Em nota, o MAB diz que, "beneficiadas pelos altos preços nas tarifas de energia no Brasil, as empresas deverão produzir energia a baixo custo nas usinas do Madeira, vendendo por altos preços à população". De acordo com cálculos do MAB, considerando o valor de R$ 130 por megawatt dos leilões de energia no Brasil e a capacidade de 4.051 megawatt/hora nas usinas do Madeira, a empresa que controlar a obra vai faturar R$ 530 mil a cada hora.


A energia necessária para as indústrias de alumínio, minério e celulose, por exemplo, viria das usinas estatais, cujos preços são mais baixos. O projeto também prevê a construção de eclusas e hidrovias na bacia do Madeira, o que facilitaria o escoamento de minérios – especialmente a bauxita – e da soja. "O nosso rio Madeira terá suas águas privatizadas", resume o MAB, em nota divulgada.

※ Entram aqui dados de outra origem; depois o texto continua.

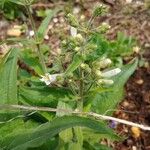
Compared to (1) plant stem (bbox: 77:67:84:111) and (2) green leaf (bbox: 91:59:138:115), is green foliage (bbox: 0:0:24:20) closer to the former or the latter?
(2) green leaf (bbox: 91:59:138:115)

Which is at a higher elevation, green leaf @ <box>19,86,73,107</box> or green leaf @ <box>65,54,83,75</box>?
green leaf @ <box>65,54,83,75</box>

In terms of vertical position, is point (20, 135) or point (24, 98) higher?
point (24, 98)

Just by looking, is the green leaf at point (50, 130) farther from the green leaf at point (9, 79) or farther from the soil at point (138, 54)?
the soil at point (138, 54)

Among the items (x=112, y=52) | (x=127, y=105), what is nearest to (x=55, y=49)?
(x=112, y=52)

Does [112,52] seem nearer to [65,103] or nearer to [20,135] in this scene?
[65,103]

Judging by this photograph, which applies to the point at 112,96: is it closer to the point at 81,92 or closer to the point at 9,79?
the point at 81,92

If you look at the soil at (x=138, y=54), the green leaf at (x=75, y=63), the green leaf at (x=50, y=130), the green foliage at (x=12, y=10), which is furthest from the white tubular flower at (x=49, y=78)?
the green foliage at (x=12, y=10)

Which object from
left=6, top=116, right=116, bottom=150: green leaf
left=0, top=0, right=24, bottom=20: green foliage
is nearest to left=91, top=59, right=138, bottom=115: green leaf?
left=6, top=116, right=116, bottom=150: green leaf
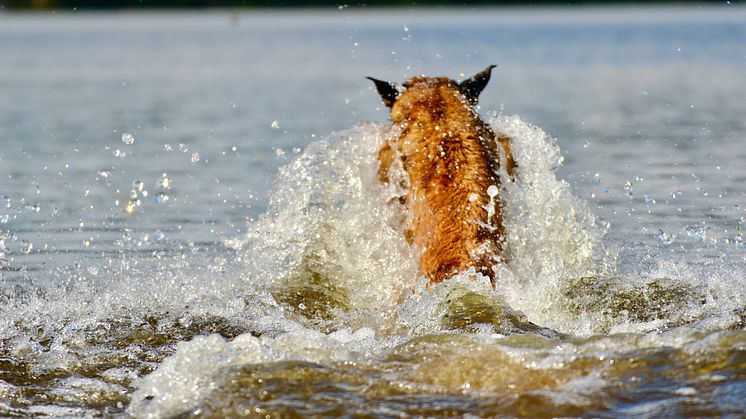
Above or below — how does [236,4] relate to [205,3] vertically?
above

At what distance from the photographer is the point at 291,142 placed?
51.8ft

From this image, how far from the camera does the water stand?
4922 mm

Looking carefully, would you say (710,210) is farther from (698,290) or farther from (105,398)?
(105,398)

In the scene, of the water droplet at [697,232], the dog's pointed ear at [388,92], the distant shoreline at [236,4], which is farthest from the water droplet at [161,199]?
the distant shoreline at [236,4]

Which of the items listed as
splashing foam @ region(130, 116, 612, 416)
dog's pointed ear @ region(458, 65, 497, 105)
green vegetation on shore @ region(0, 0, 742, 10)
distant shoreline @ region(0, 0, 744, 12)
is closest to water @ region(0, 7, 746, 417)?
splashing foam @ region(130, 116, 612, 416)

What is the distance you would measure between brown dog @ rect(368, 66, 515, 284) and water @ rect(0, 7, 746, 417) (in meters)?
0.21

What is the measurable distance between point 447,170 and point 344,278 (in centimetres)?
168

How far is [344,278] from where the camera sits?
26.6 ft

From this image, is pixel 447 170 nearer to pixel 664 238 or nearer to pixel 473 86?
pixel 473 86

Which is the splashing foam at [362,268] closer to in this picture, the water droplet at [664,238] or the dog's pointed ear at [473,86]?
the dog's pointed ear at [473,86]

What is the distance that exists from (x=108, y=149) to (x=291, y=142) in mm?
2711

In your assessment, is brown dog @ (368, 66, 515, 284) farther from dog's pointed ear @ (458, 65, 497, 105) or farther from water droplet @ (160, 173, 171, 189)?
water droplet @ (160, 173, 171, 189)

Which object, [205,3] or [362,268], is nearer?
[362,268]

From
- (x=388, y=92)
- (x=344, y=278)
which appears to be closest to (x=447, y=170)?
(x=388, y=92)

O MAB explica também que a crise mundial de energia está atraindo para países como o Brasil as indústrias que, nas suas nações de origem, já não têm condições de consumir tamanha carga de energia. O Brasil teria uma capacidade ociosa de 72% de produção de energia nos rios. Estudos do governo federal dão conta de que o País ainda pode ter 1.443 hidrelétricas, cerca da metade na região Amazônica.


No caso das usinas de Jirau e Santo Antônio, o MAB estima que serão atingidas cinco mil famílias da região, que terá 500 km² de área inundada. O estudo de impacto ambiental fala em 2,8 mil pessoas, mas, segundo o movimento, estão sendo contabilizadas apenas as pessoas que possuem título de propriedade sobre as terras.

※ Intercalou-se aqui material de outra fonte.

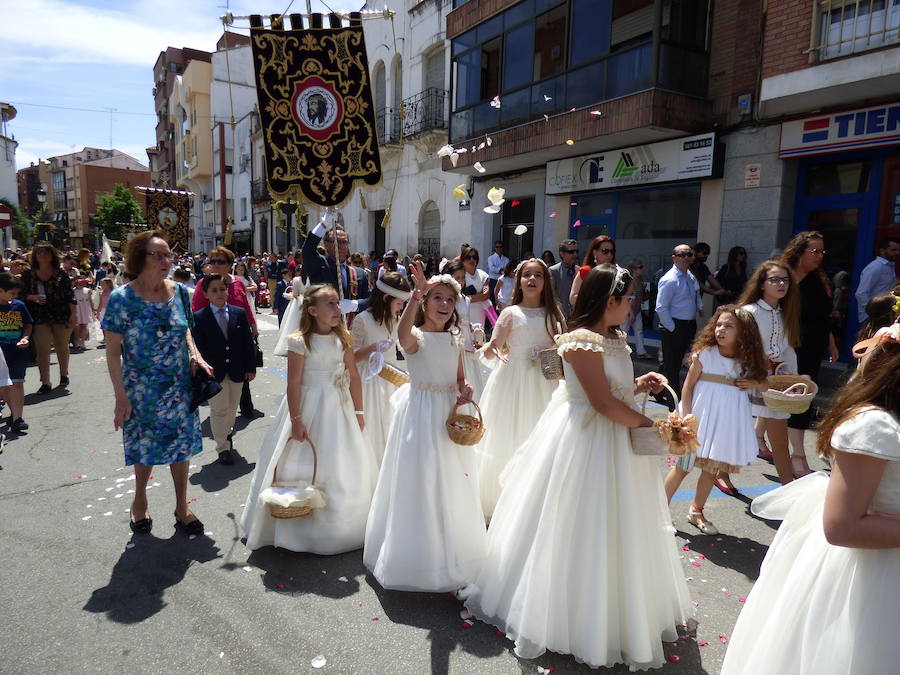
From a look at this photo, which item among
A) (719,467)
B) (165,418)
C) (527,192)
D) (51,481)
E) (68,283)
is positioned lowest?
(51,481)

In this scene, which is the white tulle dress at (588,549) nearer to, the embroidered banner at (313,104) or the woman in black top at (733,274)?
Answer: the embroidered banner at (313,104)

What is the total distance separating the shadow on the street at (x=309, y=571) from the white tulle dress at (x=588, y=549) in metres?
0.88

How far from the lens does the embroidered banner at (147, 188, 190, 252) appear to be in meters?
14.5

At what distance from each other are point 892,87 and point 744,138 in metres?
2.41

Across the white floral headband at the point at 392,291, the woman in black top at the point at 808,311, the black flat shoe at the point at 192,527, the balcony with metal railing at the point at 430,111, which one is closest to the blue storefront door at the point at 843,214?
the woman in black top at the point at 808,311

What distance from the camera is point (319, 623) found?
300cm

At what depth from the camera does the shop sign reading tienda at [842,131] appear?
8469mm

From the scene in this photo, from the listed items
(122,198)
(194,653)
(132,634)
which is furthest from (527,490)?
(122,198)

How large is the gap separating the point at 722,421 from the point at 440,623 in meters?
2.39

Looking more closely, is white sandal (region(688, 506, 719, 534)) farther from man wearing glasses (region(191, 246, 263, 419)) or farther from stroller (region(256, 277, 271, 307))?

A construção das Usinas do Madeira faz parte de um grande projeto para o desenvolvimento sustentável da região, integração nacional e para a melhoria de vida das populações de Rondônia, Acre, Amazonas e Mato Grosso. As obras, na visão de Lula, livrarão o País de um novo apagão em 2012.

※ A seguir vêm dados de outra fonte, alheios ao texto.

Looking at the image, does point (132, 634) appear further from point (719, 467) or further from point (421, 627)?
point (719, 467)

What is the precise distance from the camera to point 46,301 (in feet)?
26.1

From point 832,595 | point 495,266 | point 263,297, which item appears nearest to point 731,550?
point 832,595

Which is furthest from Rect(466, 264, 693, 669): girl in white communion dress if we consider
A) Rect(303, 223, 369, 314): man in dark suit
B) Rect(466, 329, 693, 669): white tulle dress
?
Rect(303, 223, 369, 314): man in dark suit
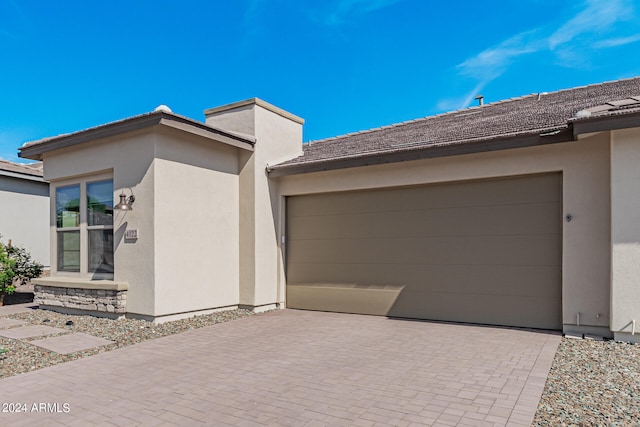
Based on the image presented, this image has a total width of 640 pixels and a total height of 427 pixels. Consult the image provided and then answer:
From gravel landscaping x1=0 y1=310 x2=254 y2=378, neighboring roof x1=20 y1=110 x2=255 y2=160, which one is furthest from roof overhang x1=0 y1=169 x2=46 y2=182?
gravel landscaping x1=0 y1=310 x2=254 y2=378

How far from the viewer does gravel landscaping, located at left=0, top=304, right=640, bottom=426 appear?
3525 mm

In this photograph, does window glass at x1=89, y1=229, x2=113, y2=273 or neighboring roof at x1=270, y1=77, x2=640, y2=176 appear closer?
neighboring roof at x1=270, y1=77, x2=640, y2=176

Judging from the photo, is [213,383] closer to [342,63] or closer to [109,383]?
[109,383]

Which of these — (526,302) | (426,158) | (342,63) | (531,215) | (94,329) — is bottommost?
(94,329)

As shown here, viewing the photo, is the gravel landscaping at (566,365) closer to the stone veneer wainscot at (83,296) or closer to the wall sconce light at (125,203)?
the stone veneer wainscot at (83,296)

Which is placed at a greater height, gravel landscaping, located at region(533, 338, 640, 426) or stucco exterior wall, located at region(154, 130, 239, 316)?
stucco exterior wall, located at region(154, 130, 239, 316)

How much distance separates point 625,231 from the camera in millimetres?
5859

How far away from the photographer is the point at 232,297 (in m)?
9.05

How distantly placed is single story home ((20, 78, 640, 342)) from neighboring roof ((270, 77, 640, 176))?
4 cm

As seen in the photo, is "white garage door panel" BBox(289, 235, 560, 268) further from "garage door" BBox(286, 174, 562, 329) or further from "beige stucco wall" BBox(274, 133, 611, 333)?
"beige stucco wall" BBox(274, 133, 611, 333)

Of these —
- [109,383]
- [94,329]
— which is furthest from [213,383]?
[94,329]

Não que eu seja contra as obras. Sou contra a forma que ela foi imposta. Desde a década de 1990 o governo estava interessado no rio Madeira. Nessa época, se tivessem mesmo interesse em desenvolver a região, deveria haver um processo de urbanização da cidade para suportar o boom populacional. Hoje todos estão correndo contra o tempo para pelo menos diminuir a tragédia social esperada. O meio ambiente, que todos já sabem, sofrerá com as construções. Se tivesse mesmo uma preocupação ambiental, o governo já estaria trabalhando para diminuir os impactos. Até agora não vejo nenhuma movimentação para ressarcir nosso ecossistema amazônico ou por enquanto não se sabe disso. Por esses motivos e outros, e exemplos ditos anteriormente, posso apenas dizer que as usinas do Madeira não passam de um sonho “passageiro”.